Brasilia, Brazil.-While Donald Trump was delivering a speech in Miami with a hostile rhetoric, the 23rd Brazilian Convention of Solidarity with Cuba endorsed the message sent by liberation theologian Frei Betto invoking unlimited support for the island.

Cuba deserves the most unrestricted solidarity, because it has consolidated a revolution and a socialist project characterized by solidarity, which translates into the assistance provided to more than 100 countries by sending doctors and teachers to the most remote areas to care for the most impoverished people, the friar stated.

Strengthening solidarity with Cuba is ‘a moral and political duty in a world globalized by capitalism,’ Frei Betto said in his letter to the forum, at which nearly 200 delegates from 17 states and the Federal District committed to adopting a motion to repudiate the anti-Cuban measures announced by Trump.

We repudiate the explicit hypocrisy expressed in the unilateral decision to break the historic agreement between Cuba and the United States reached during the Barack Obama administration, with which the will of 82 percent of U.S. citizens to end the criminal blockade is unheard. That has brought irreparable losses to the Cuban government and people,’ the text stressed.

The manifesto deplored the fact of announcing the ‘pretentious and aggressive measure’ in a city, Miami, that is recognized as the den of financing, offensive plans and refuge of terrorism, not only against Cuba, but also against other brother countries such as Venezuela.

The motion of condemnation of the so-called ‘National Security Presidential Memorandum on Strengthening the Policy of the United States towards Cuba’ also echoed the Belo Horizonte Charter, the final document of the meeting that paid special tribute to the historic leader of the Cuban Revolution, Fidel Castro Ruz, for three days.

The Charter demands, in one of its parts the immediate end to the economic, financial and commercial blockade that the White House has imposed on Cuba for more than 50 years and that the U.S. government itself has recognized as a failure.

It also calls for an end to the illegal occupation of Guantanamo Bay and the return of that territory illegally occupied to establish a U.S. naval base there, as well as the end to the broadcasts by the so-called Radio and Television Marti, which violate the international communications standards.

The document also expresses unconditional support for the Cuban people, who are ‘convinced that the new generations will not renounce the ethical principles and legacy values’ made by their historic leaders and related to the peoples of our Americas and the world.

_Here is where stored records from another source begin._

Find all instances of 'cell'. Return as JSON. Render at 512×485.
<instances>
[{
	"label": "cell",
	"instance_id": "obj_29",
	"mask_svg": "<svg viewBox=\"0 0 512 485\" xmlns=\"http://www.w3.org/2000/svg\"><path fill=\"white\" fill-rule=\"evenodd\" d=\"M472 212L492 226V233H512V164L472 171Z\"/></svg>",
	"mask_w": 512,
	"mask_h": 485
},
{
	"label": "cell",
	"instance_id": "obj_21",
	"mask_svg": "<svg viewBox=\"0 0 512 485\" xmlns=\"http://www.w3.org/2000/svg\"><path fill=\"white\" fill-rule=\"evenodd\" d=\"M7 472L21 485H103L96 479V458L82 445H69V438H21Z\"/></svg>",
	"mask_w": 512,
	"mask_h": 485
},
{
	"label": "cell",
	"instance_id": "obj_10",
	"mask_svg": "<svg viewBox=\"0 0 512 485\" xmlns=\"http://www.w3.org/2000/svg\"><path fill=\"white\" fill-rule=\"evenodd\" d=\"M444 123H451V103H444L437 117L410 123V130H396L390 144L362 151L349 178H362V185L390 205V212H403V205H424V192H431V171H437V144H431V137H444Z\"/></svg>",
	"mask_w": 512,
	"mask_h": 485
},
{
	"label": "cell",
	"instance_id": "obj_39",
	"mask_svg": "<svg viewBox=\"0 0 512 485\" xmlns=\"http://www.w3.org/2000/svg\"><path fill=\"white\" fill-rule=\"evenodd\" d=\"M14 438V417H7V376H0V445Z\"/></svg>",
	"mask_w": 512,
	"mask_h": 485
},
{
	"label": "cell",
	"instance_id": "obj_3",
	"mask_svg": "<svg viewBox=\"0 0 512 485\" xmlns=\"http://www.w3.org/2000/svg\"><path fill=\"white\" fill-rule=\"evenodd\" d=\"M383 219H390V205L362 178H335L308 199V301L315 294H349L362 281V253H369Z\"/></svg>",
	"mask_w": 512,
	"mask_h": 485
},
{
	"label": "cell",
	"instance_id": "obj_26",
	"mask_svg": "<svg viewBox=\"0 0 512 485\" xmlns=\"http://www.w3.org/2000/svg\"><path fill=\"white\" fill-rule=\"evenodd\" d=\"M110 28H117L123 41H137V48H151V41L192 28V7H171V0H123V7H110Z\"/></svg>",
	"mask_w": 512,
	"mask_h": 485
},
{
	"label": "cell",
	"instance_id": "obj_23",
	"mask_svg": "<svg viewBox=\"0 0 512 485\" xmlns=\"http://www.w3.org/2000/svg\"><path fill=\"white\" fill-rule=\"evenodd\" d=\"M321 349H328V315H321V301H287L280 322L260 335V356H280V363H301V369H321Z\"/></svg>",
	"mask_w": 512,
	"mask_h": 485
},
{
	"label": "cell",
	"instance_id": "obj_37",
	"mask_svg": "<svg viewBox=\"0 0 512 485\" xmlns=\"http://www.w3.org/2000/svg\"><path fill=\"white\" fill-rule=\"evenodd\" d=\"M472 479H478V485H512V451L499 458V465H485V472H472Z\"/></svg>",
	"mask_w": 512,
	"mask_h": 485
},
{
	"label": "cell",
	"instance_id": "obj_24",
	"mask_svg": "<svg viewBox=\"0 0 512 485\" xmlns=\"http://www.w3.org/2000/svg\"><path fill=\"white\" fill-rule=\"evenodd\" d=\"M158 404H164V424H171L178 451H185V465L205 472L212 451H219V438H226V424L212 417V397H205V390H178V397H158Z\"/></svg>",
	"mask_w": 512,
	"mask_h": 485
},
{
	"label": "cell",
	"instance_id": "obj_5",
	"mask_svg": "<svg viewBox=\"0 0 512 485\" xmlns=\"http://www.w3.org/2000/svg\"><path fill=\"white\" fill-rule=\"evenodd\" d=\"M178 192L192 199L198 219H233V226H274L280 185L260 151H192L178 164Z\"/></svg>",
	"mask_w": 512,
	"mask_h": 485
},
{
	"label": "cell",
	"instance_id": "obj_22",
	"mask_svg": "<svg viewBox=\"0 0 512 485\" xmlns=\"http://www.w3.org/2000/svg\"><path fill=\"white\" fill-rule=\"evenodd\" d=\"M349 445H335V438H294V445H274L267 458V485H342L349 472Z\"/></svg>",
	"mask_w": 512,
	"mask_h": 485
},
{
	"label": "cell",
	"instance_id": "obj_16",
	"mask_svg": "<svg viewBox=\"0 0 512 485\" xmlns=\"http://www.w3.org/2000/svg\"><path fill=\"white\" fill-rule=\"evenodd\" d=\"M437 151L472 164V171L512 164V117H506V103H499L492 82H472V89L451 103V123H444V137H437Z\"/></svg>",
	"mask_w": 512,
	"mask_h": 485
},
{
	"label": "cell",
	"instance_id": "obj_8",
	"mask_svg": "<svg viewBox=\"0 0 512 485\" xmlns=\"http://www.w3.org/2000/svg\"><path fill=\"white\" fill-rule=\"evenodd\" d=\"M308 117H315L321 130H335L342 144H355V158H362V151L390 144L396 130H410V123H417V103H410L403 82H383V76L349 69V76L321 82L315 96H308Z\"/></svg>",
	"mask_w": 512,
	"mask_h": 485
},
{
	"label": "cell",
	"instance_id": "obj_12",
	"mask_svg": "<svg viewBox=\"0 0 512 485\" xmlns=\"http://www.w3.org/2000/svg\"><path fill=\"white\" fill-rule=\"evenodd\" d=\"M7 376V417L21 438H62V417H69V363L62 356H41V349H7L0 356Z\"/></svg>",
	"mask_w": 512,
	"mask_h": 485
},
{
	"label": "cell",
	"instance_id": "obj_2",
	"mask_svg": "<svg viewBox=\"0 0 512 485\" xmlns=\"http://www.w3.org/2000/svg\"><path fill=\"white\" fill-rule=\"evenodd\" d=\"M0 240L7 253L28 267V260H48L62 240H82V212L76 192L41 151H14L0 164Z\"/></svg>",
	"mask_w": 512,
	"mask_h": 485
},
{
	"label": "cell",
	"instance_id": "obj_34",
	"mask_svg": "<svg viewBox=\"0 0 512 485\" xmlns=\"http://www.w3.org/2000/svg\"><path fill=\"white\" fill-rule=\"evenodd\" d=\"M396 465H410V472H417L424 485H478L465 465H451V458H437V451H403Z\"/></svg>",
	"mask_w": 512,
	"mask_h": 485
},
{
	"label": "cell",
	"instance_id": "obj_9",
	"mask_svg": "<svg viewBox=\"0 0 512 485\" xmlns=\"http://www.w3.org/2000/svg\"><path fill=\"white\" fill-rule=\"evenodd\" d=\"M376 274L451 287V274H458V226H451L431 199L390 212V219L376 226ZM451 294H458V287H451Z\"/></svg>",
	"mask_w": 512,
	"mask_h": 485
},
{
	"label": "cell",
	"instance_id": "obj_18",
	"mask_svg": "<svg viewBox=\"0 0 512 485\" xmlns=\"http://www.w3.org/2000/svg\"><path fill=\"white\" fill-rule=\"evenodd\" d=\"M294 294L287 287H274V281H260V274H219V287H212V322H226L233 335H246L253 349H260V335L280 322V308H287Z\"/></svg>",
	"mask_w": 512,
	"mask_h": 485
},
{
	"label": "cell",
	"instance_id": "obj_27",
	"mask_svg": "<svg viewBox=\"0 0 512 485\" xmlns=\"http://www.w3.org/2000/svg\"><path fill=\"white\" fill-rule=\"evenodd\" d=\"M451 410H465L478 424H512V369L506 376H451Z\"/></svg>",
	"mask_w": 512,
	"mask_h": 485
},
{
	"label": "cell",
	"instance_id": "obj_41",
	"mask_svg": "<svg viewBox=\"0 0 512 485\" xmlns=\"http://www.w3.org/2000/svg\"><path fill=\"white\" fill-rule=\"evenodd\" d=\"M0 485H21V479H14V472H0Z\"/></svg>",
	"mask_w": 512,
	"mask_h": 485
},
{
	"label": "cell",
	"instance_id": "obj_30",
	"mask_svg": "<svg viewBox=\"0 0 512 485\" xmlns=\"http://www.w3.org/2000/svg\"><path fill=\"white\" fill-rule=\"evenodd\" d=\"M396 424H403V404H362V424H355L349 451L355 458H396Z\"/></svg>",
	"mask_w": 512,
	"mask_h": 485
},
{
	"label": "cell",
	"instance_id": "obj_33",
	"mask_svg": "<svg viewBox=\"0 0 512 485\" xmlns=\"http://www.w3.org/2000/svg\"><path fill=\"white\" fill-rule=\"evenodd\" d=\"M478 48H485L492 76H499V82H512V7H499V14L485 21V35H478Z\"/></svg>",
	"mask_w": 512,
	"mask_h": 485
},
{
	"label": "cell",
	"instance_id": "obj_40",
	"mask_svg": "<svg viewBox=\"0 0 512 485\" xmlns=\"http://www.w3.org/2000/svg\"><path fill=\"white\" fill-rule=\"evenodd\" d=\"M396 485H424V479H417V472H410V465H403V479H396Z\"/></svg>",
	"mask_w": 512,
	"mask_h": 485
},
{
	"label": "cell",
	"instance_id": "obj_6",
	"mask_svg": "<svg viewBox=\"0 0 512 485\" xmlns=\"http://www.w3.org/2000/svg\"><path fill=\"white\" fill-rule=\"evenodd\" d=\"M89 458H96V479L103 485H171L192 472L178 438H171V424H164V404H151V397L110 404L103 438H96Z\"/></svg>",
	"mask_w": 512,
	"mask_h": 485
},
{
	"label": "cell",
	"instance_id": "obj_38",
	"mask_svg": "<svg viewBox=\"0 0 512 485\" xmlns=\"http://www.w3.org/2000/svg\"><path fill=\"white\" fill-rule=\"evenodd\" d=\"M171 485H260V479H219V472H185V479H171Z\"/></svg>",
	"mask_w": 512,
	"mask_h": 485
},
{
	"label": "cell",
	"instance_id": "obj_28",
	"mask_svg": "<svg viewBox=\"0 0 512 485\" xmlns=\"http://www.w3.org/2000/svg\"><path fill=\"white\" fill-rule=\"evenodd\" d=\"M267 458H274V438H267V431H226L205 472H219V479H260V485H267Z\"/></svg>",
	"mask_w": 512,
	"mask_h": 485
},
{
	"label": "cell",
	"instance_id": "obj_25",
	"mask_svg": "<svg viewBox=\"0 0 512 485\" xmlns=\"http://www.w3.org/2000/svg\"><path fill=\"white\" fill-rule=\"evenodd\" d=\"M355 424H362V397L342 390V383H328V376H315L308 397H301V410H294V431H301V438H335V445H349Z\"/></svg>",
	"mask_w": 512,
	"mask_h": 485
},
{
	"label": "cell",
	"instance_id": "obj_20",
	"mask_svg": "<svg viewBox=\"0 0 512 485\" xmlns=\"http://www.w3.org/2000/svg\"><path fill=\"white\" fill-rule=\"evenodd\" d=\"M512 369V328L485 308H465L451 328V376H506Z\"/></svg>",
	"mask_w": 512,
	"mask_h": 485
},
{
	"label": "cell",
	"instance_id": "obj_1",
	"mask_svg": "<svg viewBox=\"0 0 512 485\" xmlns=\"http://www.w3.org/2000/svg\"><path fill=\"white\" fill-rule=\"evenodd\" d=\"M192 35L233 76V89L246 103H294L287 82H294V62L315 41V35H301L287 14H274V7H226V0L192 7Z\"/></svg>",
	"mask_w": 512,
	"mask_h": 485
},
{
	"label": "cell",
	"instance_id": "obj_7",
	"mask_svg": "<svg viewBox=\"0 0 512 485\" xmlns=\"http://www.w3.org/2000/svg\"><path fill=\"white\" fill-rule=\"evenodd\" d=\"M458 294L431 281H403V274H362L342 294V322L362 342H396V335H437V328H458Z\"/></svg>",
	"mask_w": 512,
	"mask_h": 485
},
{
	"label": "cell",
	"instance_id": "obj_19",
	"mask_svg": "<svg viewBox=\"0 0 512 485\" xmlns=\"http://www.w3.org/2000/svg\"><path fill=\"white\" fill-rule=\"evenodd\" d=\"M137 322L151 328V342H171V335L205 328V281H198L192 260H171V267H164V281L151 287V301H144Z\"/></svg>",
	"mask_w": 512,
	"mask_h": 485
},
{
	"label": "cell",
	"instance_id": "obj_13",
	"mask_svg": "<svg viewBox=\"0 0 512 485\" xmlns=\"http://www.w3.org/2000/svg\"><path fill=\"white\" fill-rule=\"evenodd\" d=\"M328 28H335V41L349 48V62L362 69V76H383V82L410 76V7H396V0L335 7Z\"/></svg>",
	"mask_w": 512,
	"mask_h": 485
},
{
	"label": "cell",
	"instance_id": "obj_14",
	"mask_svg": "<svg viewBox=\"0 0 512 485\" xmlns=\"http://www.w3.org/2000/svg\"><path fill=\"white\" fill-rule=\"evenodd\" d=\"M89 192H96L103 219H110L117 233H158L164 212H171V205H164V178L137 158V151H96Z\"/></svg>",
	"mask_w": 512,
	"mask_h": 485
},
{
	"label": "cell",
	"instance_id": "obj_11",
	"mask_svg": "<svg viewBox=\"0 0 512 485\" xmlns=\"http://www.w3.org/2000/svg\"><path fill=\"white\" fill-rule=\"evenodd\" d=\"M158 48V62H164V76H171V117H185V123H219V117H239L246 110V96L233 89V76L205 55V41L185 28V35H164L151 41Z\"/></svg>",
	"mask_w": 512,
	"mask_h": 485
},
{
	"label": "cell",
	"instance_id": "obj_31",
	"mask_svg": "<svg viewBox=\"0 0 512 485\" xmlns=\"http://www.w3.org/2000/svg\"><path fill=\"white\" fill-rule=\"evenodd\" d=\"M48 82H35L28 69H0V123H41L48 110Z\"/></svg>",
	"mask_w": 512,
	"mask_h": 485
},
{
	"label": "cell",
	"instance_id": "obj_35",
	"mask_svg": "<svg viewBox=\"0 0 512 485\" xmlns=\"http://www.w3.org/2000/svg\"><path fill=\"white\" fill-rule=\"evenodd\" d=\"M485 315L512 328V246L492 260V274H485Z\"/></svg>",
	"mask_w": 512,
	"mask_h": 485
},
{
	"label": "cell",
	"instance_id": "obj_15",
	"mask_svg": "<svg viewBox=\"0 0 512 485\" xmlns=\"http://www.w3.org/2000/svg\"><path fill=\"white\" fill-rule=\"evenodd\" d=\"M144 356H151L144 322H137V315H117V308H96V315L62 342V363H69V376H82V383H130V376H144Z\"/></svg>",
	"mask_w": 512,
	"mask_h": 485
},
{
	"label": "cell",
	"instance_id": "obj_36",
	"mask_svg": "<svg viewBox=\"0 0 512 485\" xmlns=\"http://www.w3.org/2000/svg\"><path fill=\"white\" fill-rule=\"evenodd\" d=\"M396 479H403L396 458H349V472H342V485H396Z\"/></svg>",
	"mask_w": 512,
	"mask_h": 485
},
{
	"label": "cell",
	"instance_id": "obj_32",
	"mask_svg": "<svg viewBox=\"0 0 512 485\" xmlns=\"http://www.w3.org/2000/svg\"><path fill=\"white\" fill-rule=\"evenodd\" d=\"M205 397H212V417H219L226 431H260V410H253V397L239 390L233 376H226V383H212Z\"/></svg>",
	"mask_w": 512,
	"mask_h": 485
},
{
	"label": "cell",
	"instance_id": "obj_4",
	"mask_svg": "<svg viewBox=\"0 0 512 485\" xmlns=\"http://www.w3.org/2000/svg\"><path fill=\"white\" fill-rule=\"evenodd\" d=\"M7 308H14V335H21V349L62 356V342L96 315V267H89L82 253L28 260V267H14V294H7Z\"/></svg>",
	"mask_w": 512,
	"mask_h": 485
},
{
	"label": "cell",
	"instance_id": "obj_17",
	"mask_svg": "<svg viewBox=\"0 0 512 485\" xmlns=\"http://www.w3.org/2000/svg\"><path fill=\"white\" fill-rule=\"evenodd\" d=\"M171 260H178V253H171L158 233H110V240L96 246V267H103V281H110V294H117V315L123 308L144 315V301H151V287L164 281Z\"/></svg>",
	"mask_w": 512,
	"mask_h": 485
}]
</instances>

The participants in the solidarity meeting also committed to denouncing, by all possible means, the subversion and destabilization programs that CIA, USAID, NED and other U.S. agencies are organizing in conjunction with Miami-based counterrevolutionary groups.

In addition to the historic leader of the Cuban Revolution, Fidel Castro, the 23rd Brazilian Convention of Solidarity with Cuba paid tribute to guerrilla fighter Ernesto Che Guevara, on the occasion of the 50th anniversary of his assassaination in Bolivia.

Participants decided that the next meeting of this kind will be held in Santos (Sao Paulo) in 2019.